I was handed an Energy Corps sweatshirt and t-shirt with that circular emblem on it after my first day of orientation. It wasn’t until that moment that I realized how significant that logo has been to me for going on 5 years now.
I have seen that emblem on the shoulders of the role models I most admire– the people who taught me how to use hand tools, live out of a tent for a month and cook over a whisper light stove while doing trail crew with the Student Conservation Association during summers in high school. I had seen the logo on my crew leaders’ coffee mugs that, once set down, were instantly covered with slugs. I had heard the name “AmeriCorps” mentioned in the life stories of the young professionals I look up to and have sought advice from. It wasn’t until I was given my very own AmeriCorps gear that I fully understood the pride that comes along with being part of such a legacy of service.
Almost a month into my Energy Corps service now, I see that I made the right choice to follow in the footsteps of the leaders who had such a hand in my development. A generalist by nature, I am glad to find that my unique role at the National Center for Appropriate Technology (NCAT) allows me to dip my fingers into multiple pots at once while helping to further the organizations mission. I am helping to organize and finalize the trainings that the staff at NCAT has led in recent years so that NCAT may offer sustainable agriculture and energy efficiency education on a regular basis. I also have the privilege of helping to coordinate the steering committee of the Harvesting Clean Energy Conference scheduled for this coming February. Finally, I will round out my work by putting together presentations on energy efficiency issues of my choice as a third component of my service.
One of the aspects of the AmeriCorps program I appreciate the most is that it encourages its members to practice good citizenship. I enjoyed serving alongside fellow Energy Corps members and members of the wider AmeriCorps community at the Food Bank on September 11th as part of a National Day of Service. It was an uplifting way to commemorate a momentous date in our nation’s history.
I have always felt compelled to volunteer and in recent years have become accustomed to getting involved at a city governance level where I lived before. I am pleased that I hardly had to ask to get plugged into similar amenities in my new surroundings. I have found no lack of resources to explore in pursuit of my interest in community sustainability and transportation. My favorite part of my service so far may be meeting people who have already begun to lay the foundation for community projects I’m interested in; such as the Uptown Butte Revitalization and the Complete Streets Initiative. It seems as though where there is the desire to serve and learn, there is a way with AmeriCorps and I could not be more excited to see how I am able to make the most of those opportunities throughout the remainder of my service.

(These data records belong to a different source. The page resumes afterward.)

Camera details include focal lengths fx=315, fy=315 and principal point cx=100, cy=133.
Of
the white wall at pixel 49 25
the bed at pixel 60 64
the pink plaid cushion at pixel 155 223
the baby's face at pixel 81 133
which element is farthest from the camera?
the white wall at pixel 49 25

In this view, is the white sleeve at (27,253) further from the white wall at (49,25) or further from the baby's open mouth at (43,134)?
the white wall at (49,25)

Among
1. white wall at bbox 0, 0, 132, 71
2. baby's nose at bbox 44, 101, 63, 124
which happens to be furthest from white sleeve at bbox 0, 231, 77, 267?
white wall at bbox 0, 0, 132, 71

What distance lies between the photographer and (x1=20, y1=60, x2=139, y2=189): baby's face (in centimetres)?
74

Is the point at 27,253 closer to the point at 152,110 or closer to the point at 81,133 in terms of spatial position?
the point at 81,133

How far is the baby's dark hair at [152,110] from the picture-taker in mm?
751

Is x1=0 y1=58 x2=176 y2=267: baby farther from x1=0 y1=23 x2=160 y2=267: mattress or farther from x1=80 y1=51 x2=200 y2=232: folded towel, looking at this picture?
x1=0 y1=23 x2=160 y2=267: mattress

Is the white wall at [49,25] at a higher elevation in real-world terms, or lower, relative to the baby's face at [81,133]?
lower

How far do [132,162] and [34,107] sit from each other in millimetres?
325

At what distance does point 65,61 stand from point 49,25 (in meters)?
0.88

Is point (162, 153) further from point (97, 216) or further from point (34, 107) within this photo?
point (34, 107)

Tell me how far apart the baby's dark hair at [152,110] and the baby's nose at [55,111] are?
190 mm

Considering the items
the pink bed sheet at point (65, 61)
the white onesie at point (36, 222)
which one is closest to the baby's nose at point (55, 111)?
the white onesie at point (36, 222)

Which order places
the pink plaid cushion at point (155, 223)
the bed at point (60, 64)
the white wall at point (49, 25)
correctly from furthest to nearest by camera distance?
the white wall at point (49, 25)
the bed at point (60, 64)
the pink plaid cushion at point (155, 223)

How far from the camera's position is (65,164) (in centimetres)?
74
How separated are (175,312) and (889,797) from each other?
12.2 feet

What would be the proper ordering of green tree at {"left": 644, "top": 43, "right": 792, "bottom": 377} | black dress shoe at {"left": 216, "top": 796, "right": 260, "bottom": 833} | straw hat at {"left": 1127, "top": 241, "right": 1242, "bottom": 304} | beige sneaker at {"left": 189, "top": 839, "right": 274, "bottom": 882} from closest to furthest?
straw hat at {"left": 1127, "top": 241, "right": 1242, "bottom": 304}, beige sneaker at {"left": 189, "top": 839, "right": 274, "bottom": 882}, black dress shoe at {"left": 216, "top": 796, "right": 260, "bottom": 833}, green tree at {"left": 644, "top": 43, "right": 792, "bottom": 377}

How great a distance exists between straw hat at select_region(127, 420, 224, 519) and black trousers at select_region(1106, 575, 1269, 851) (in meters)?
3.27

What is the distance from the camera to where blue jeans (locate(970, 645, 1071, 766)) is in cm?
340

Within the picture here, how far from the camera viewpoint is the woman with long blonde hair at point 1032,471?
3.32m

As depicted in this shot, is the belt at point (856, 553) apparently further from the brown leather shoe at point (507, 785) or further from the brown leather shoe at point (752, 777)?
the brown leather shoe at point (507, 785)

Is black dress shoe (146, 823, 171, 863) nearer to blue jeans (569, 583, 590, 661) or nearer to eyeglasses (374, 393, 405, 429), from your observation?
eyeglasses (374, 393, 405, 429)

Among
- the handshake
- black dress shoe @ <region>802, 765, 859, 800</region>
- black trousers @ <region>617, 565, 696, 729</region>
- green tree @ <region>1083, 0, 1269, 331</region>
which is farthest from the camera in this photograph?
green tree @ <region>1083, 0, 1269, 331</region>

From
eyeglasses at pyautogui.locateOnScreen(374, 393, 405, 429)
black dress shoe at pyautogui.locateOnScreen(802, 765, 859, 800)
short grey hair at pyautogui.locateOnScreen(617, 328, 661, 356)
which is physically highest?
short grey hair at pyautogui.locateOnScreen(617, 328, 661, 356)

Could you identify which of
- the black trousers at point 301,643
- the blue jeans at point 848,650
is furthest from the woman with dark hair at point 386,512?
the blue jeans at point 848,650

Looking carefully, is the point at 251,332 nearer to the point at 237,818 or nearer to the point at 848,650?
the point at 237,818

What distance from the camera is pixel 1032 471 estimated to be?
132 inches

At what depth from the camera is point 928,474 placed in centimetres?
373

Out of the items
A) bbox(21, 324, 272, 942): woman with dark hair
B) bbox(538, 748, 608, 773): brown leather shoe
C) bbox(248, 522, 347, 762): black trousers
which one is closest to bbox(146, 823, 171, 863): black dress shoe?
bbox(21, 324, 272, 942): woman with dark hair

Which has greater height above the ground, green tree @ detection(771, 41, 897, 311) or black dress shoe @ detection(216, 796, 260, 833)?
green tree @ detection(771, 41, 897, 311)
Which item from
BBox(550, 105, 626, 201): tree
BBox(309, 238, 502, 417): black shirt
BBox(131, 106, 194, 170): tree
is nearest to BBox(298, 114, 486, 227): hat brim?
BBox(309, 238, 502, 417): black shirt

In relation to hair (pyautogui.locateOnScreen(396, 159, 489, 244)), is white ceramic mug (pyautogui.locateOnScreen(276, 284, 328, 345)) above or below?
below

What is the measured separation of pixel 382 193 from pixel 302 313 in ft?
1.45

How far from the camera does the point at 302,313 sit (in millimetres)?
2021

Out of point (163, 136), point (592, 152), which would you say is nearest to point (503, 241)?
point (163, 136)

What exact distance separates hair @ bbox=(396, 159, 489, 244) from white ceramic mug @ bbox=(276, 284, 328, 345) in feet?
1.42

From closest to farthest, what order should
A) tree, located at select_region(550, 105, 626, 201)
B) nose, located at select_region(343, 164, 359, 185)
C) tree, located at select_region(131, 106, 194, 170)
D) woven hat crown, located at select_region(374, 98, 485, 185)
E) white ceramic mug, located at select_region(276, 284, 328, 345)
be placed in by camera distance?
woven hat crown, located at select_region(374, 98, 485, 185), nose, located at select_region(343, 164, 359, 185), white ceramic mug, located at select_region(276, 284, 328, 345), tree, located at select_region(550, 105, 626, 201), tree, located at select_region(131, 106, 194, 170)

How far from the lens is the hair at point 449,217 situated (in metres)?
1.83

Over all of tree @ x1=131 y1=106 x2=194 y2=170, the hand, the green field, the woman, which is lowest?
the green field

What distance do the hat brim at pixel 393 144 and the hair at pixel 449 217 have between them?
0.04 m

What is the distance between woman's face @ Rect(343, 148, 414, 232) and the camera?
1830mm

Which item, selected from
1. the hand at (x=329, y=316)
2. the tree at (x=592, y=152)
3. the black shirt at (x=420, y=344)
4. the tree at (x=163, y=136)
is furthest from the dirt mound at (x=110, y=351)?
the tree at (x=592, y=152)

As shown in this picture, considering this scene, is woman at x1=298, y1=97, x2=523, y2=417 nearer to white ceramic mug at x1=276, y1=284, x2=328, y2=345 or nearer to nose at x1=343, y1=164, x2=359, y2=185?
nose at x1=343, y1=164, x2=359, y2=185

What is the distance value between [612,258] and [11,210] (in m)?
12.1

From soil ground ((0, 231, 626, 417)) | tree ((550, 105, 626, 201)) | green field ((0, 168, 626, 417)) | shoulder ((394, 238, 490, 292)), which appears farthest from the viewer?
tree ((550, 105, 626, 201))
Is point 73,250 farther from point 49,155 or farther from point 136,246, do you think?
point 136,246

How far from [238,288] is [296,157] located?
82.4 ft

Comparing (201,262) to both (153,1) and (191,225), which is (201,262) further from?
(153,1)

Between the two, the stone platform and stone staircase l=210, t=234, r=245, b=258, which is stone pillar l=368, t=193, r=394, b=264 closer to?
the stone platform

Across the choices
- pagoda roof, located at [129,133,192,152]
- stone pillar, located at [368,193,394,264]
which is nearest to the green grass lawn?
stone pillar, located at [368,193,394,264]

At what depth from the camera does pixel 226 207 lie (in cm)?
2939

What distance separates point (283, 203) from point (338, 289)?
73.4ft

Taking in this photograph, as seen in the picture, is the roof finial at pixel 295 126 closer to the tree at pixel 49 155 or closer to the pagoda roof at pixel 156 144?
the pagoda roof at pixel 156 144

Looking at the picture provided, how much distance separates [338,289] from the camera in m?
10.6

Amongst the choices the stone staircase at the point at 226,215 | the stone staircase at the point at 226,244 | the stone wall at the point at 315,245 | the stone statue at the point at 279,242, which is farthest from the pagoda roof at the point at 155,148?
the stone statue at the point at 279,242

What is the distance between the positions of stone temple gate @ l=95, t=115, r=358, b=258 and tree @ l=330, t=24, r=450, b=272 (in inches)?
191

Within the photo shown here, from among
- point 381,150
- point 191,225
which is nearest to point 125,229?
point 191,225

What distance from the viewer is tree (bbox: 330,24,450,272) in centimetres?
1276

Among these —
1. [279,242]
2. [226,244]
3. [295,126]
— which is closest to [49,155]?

Emily Caponi earned her bachelor’s degree in environmental studies in 2013 after just three years at the University of Montana. During that time she completed an internship at the Department of the Interior in Washington, DC as well as lived and worked at the University of Montana Forum for Living with Appropriate Technology during her final year. During her term of service, Emily will be providing hands-on energy efficiency and alternative energy assistance, education and outreach to underserved Montana communities. She will also form energy action networks to develop sustainable strategic energy plans.